### What this task involves
Produce an exact copy of the lines from the line containing "Using the woman's" through the last line of the entries below, and only those lines.

### Working data
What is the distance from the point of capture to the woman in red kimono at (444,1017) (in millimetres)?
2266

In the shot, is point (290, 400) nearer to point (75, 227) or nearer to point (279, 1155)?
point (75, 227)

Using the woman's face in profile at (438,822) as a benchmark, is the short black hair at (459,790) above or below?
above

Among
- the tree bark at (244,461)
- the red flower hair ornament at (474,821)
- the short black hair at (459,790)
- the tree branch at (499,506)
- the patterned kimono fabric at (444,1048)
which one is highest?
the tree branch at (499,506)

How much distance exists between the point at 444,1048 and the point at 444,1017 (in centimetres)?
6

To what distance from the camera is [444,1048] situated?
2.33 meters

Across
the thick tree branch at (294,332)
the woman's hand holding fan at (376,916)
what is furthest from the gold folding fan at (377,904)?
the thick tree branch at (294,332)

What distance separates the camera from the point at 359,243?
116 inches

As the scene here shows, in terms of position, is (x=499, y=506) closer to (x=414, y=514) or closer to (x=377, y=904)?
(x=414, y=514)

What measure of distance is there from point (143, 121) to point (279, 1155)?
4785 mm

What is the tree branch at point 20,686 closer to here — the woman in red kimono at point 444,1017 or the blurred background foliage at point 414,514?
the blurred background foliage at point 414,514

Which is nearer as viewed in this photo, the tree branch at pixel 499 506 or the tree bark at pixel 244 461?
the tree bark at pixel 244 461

### Exercise result
Using the woman's face in profile at (438,822) as a benchmark, is the short black hair at (459,790) above or below?
above

Among
- the tree bark at (244,461)
- the red flower hair ornament at (474,821)
- the short black hair at (459,790)
- the tree branch at (499,506)
- the patterned kimono fabric at (444,1048)
which one is highest?
the tree branch at (499,506)

How much distance exists between the point at 444,1048 and the point at 444,1017 (in centimetres)?
6

To what distance from the camera is [444,1048] situated?
2.33 meters

Across
the thick tree branch at (294,332)
the woman's hand holding fan at (376,916)
what is furthest from the gold folding fan at (377,904)?
the thick tree branch at (294,332)

What distance separates the camera from the point at 359,243?
116 inches

As the scene here shows, in terms of position, is (x=499, y=506) closer to (x=414, y=514) or closer to (x=377, y=904)?
(x=414, y=514)

What measure of distance is there from point (143, 121) to point (279, 1155)?
4785 mm

What is the tree branch at point 20,686 closer to here — the woman in red kimono at point 444,1017 or the blurred background foliage at point 414,514?
the blurred background foliage at point 414,514

Which is nearer as viewed in this photo, the tree branch at pixel 499 506 or the tree bark at pixel 244 461?
the tree bark at pixel 244 461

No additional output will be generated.